Un conte de fées,
Karine Reysset,Ed. Flammarion, 2026
Mot de l'éditeur :
« C’est une histoire d’engrenage et de prédation. Une histoire d’amour, d’amour-poison, toxique, d’une jeune femme qui se brûle les ailes, se cogne contre les barreaux de sa prison dorée. »
Il était une fois une jeune orpheline nommée Aurore, étudiante brillante tombée sous le charme puis sous l’emprise de son professeur de lettres. Lorsque Aurore ouvre les yeux, il est déjà trop tard. Elle est devenue mère et se retrouve barricadée dans une immense maison perdue au milieu de nulle part. Mais comment partir ? Et pour aller où ?
Karine Reysset raconte la vulnérabilité et le combat d’une femme pour se sauver sans perdre ses enfants. En donnant voix à son héroïne, elle dissèque un à un les mécanismes d’une emprise mortifère.
Dealer : SP de Karine Reysset (encore merci !)
Ma lecture :
Un conte de fées, un roman où les ogres portent des cravates et où les fées ont brûlé leurs ailes...
C'est toujours une immense joie et un immense honneur de recevoir un nouveau roman de Karine Reysset. Si elle a l'habitude de triturer des thèmes autobiographiques dans ses fictions, elle porte ici une plume engagée et livre un roman magistral.
La narratrice du roman est Aurore, jeune étudiante en lettres. Elle vient d'un milieu modeste, est orpheline et vit chez sa grand-mère. L'un de ses professeur, M. Bataille, la remarque. Il la pousse dans ses études, lui conseille lectures et méthodes, la félicite. La séduit. Et un jour, c'est elle qui l'embrasse. Ce baiser est le pas de trop. Le pas qui la condamnera.
Le séduisant et manipulateur M. Bataille lui offre robes, week-ends dans les capitales européennes, poèmes. La jeune fille est enivrée. L'emprise, insidieusement, s'installe. La proie est facile. Le bourreau bien rodé.
Il était une fois, un riche roi et une jolie princesse. Ils eurent des enfants. Un, deux, trois. Ils vécurent dans un château doré. Non. Pas de château doré, mais une prison de verre, où ladite princesse n'a ni connexion internet, ni ordinateur pour terminer sa thèse, ni téléphone. Ses liens avec l'extérieur, uns à uns sont rompus. Le roi continue de lui offrir des merveilles. Merveilles en toc. Bientôt viols, coups, et manipulations sont quotidiens. Presque ordinaires. La princesse devrait fuir. Et les enfants ?
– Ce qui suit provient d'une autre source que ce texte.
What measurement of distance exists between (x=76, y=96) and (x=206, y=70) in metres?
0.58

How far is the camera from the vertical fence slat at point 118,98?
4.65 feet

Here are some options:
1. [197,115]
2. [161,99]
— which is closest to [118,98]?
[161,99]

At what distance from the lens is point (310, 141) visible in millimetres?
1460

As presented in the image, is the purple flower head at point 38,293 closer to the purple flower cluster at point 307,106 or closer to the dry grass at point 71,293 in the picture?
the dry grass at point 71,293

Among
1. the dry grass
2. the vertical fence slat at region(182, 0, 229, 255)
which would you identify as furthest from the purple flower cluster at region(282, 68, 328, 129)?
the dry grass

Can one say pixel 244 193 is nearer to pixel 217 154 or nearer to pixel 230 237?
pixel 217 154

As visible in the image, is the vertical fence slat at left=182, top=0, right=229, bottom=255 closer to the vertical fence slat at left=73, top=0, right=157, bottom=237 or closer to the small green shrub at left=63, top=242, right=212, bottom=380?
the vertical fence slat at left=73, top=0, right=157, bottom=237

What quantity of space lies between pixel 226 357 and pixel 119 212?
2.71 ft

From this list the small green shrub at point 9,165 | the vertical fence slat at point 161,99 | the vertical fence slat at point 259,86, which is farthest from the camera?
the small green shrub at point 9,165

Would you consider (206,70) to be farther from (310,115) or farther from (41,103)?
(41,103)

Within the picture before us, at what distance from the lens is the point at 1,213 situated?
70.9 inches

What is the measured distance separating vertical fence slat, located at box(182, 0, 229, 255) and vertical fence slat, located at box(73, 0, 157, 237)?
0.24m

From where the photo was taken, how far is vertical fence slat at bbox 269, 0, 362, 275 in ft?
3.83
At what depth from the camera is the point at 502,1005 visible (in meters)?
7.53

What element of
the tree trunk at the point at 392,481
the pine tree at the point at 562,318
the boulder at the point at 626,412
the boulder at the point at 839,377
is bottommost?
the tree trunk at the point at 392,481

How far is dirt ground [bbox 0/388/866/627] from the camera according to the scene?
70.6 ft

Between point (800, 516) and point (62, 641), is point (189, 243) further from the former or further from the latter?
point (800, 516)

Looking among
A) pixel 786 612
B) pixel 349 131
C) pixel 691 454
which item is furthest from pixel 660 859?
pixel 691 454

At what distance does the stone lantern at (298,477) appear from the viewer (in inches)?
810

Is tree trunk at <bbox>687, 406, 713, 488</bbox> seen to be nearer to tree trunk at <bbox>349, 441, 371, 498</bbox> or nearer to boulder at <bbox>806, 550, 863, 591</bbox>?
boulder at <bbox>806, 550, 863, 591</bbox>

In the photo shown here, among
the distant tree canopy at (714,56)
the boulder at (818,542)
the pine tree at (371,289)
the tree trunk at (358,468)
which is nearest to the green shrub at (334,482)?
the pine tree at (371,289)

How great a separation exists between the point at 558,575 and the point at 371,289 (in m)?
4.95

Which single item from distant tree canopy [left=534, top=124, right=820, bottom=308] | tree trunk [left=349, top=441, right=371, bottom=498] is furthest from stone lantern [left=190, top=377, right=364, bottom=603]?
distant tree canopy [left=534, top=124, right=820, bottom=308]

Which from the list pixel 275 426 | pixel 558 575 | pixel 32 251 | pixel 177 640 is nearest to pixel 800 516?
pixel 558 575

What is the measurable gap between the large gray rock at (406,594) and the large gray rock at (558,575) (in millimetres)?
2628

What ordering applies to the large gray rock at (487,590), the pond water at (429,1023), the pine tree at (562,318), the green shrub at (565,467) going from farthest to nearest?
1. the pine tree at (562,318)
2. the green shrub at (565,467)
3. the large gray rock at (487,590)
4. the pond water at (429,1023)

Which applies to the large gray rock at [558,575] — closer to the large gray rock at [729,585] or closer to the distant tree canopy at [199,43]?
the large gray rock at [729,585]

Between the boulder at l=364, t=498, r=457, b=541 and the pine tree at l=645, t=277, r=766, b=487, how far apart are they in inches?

J'ai beaucoup aimé ce roman, que je trouve le plus réussi de Karine Reysset, dans la structure et l'écriture. Le rythme est haletant, la plume hachée ponctuée de ritournelles. Embarqué dans le Je de la narratrice, le lecteur, est lui aussi, sous cette emprise, presque acteur de ce journal de bord. L'ambiance est oppressante. Ce roman se lit presque comme un étau qui se resserre. On avance avec Aurore, impuissant, pris dans la même toile.
Cette plume militante de Karine Reysset suit son implication au sein du collectif 125 avec qui elle a participé à un recueil de nouvelles donnant la parole à des femmes mortes sous les coups de leurs compagnons. Ce roman est donc un véritable accomplissement de cet engagement.
Un roman nécessaire, qui rappelle que les ogres ne vivent pas que dans les contes, mais bien parmi nous.